Prompt: The required answer is an exact copy of every line from the beginning of the entries through the line with "Drop off old", with all pictures omitted.

[Saved entries]
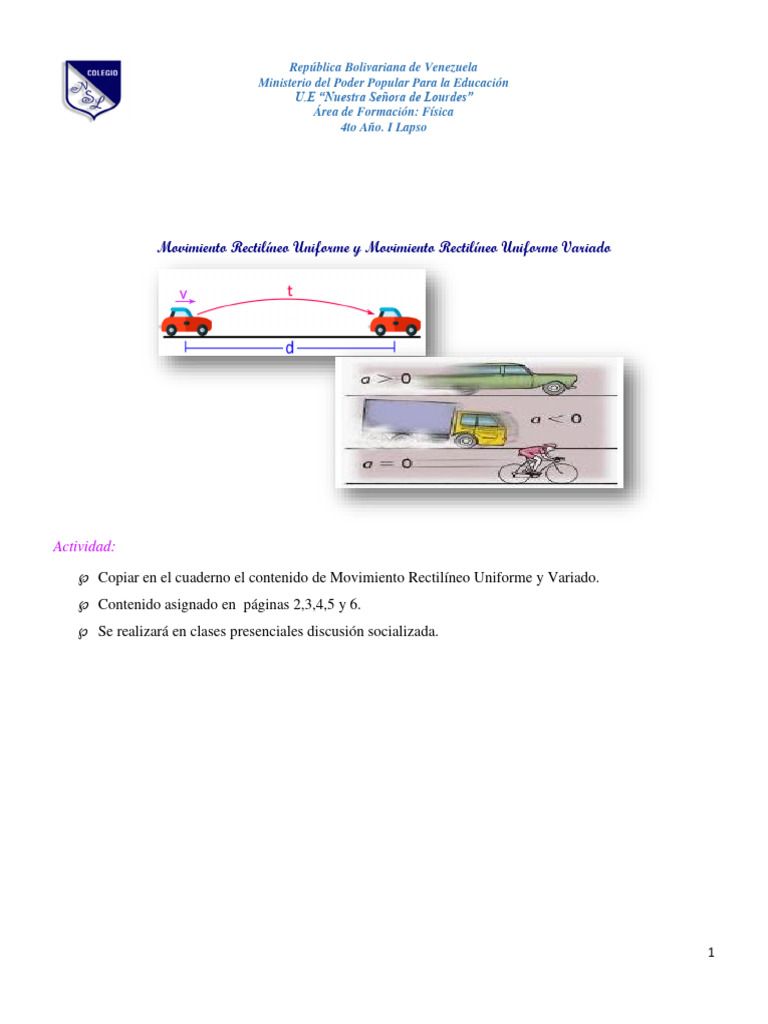 COLEGIO
NSL

República Bolivariana de Venezuela
Ministerio del Poder Popular Para la Educación
U.E "Nuestra Señora de Lourdes"
Área de Formación: Física
4to Año. I Lapso

Movimiento Rectilíneo Uniforme y Movimiento Rectilíneo Uniforme Variado

v
t
d

$a > 0$
$a < 0$
$a = 0$

Actividad:

Copiar en el cuaderno el contenido de Movimiento Rectilíneo Uniforme y Variado.

Contenido asignado en páginas 2,3,4,5 y 6.

Se realizará en clases presenciales discusión socializada.

1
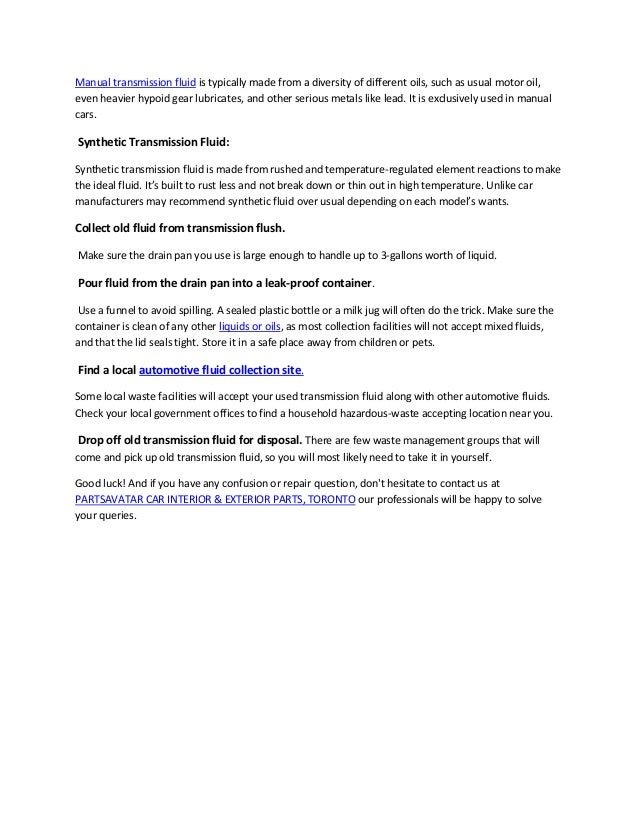 Manual transmission fluid is typically made from a diversity of different oils, such as usual motor oil, even heavier hypoid gear lubricates, and other serious metals like lead. It is exclusively used in manual cars.

Synthetic Transmission Fluid:

Synthetic transmission fluid is made from rushed and temperature-regulated element reactions to make the ideal fluid. It's built to rust less and not break down or thin out in high temperature. Unlike car manufacturers may recommend synthetic fluid over usual depending on each model's wants.

Collect old fluid from transmission flush.

Make sure the drain pan you use is large enough to handle up to 3-gallons worth of liquid.

Pour fluid from the drain pan into a leak-proof container.

Use a funnel to avoid spilling. A sealed plastic bottle or a milk jug will often do the trick. Make sure the container is clean of any other liquids or oils, as most collection facilities will not accept mixed fluids, and that the lid seals tight. Store it in a safe place away from children or pets.

Find a local automotive fluid collection site.

Some local waste facilities will accept your used transmission fluid along with other automotive fluids. Check your local government offices to find a household hazardous-waste accepting location near you.

Drop off old transmission fluid for disposal. There are few waste management groups that will come and pick up old transmission fluid, so you will most likely need to take it in yourself.

Good luck! And if you have any confusion or repair question, don't hesitate to contact us at PARTSAVATAR CAR INTERIOR & EXTERIOR PARTS, TORONTO our professionals will be happy to solve your queries.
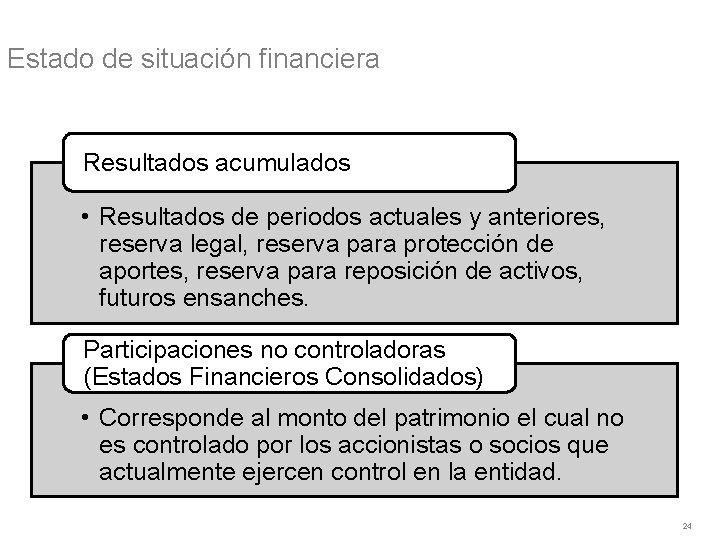 Estado de situación financiera

Resultados acumulados

• Resultados de periodos actuales y anteriores, reserva legal, reserva para protección de aportes, reserva para reposición de activos, futuros ensanches.

Participaciones no controladoras (Estados Financieros Consolidados)

• Corresponde al monto del patrimonio el cual no es controlado por los accionistas o socios que actualmente ejercen control en la entidad.

24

Answer to the problem:
 COLEGIO
NSL

República Bolivariana de Venezuela
Ministerio del Poder Popular Para la Educación
U.E "Nuestra Señora de Lourdes"
Área de Formación: Física
4to Año. I Lapso

Movimiento Rectilíneo Uniforme y Movimiento Rectilíneo Uniforme Variado

v
t
d

$a > 0$
$a < 0$
$a = 0$

Actividad:

Copiar en el cuaderno el contenido de Movimiento Rectilíneo Uniforme y Variado.

Contenido asignado en páginas 2,3,4,5 y 6.

Se realizará en clases presenciales discusión socializada.

1
 Manual transmission fluid is typically made from a diversity of different oils, such as usual motor oil, even heavier hypoid gear lubricates, and other serious metals like lead. It is exclusively used in manual cars.

Synthetic Transmission Fluid:

Synthetic transmission fluid is made from rushed and temperature-regulated element reactions to make the ideal fluid. It's built to rust less and not break down or thin out in high temperature. Unlike car manufacturers may recommend synthetic fluid over usual depending on each model's wants.

Collect old fluid from transmission flush.

Make sure the drain pan you use is large enough to handle up to 3-gallons worth of liquid.

Pour fluid from the drain pan into a leak-proof container.

Use a funnel to avoid spilling. A sealed plastic bottle or a milk jug will often do the trick. Make sure the container is clean of any other liquids or oils, as most collection facilities will not accept mixed fluids, and that the lid seals tight. Store it in a safe place away from children or pets.

Find a local automotive fluid collection site.

Some local waste facilities will accept your used transmission fluid along with other automotive fluids. Check your local government offices to find a household hazardous-waste accepting location near you.

Drop off old transmission fluid for disposal. There are few waste management groups that will come and pick up old transmission fluid, so you will most likely need to take it in yourself.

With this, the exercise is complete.